Input data |
---------------

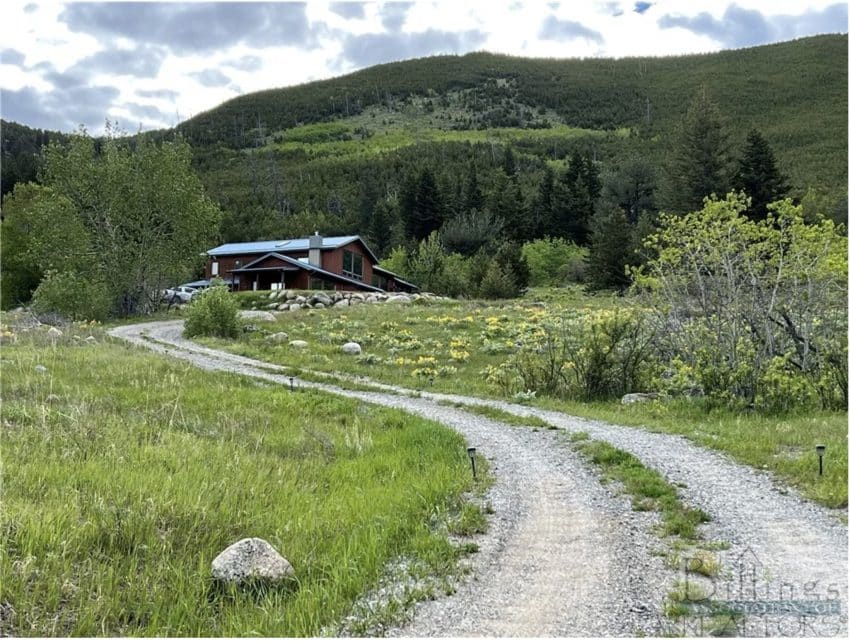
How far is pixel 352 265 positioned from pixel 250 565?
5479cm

---------------

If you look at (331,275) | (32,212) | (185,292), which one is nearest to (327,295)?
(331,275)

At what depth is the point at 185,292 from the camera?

---------------

Written instruction | Gather each line of the material above that contains the word "from".

Result of the exercise |
How far is pixel 352 265 positioned from pixel 250 565?
At what depth is the point at 185,292 from the camera?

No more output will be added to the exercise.